• YOUR GOAL
Reproduce the lines starting at the line containing "How much distance exists" and ending at the line containing "17.1 meters", substituting "pink railing" for "pink metal barrier" and leaving everything else unchanged.

• SUPPLIED ENTRIES
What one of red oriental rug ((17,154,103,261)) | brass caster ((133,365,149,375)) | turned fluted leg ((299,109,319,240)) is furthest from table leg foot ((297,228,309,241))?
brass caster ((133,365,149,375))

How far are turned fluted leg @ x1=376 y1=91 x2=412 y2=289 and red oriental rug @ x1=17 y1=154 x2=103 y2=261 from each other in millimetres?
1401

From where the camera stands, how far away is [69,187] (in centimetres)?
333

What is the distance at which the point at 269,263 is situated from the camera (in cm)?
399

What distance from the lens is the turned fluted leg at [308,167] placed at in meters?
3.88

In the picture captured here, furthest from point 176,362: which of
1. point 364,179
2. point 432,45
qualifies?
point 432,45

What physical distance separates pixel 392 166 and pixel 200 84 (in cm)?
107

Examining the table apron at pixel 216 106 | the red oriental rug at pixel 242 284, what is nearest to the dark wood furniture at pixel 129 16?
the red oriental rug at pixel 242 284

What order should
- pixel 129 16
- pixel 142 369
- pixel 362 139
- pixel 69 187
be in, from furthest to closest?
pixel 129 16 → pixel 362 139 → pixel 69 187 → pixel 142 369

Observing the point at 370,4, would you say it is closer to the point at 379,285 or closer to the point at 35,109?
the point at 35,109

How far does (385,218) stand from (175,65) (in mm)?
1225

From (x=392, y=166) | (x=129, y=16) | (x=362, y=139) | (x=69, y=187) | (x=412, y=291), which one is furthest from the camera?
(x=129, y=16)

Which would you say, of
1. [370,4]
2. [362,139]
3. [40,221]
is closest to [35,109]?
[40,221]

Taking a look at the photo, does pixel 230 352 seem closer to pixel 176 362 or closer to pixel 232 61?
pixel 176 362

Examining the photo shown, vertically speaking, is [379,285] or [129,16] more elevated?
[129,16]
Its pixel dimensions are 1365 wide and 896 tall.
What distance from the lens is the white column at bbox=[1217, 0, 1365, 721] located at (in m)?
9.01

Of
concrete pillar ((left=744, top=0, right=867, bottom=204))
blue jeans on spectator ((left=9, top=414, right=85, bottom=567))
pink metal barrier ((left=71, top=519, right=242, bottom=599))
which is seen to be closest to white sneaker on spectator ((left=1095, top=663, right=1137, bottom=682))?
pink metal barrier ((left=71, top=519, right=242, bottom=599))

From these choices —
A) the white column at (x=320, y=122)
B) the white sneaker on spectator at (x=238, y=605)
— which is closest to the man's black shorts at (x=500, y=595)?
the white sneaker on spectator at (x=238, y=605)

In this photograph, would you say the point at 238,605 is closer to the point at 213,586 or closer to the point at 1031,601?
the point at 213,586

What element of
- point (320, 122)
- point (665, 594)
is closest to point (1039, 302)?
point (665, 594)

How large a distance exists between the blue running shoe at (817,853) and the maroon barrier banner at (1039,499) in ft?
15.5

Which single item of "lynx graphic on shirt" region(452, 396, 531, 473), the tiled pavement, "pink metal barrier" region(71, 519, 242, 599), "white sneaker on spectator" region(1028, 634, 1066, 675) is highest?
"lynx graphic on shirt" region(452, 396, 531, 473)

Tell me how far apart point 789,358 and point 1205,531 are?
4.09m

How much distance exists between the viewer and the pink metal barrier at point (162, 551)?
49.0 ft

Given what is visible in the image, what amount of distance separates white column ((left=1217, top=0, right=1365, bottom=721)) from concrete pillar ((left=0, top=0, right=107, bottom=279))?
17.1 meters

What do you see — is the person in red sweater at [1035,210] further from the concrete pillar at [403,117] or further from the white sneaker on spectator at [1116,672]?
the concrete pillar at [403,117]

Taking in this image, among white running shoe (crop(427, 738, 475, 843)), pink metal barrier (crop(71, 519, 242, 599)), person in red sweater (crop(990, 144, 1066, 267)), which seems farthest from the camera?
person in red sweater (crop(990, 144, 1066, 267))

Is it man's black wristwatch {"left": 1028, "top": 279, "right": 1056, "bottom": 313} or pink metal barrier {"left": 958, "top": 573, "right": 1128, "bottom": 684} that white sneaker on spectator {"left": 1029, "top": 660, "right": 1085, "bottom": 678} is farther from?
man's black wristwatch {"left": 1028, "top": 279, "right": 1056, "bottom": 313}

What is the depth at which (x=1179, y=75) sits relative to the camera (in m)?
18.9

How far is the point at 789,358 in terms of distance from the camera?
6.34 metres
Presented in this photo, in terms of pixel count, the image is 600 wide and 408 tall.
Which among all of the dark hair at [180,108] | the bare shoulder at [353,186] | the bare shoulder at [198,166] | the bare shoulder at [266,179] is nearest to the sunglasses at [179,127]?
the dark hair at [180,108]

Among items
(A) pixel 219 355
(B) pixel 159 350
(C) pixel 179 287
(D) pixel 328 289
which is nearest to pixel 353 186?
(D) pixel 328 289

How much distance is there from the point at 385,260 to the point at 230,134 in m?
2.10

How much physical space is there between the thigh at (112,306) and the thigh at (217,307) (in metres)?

• WRITTEN RESPONSE
How much distance exists between the viewer and the pink railing at point (162, 551)?
49.0 ft

Given what is visible in the image, what amount of distance separates white column ((left=1217, top=0, right=1365, bottom=721)) from concrete pillar ((left=0, top=0, right=107, bottom=279))?
17.1 meters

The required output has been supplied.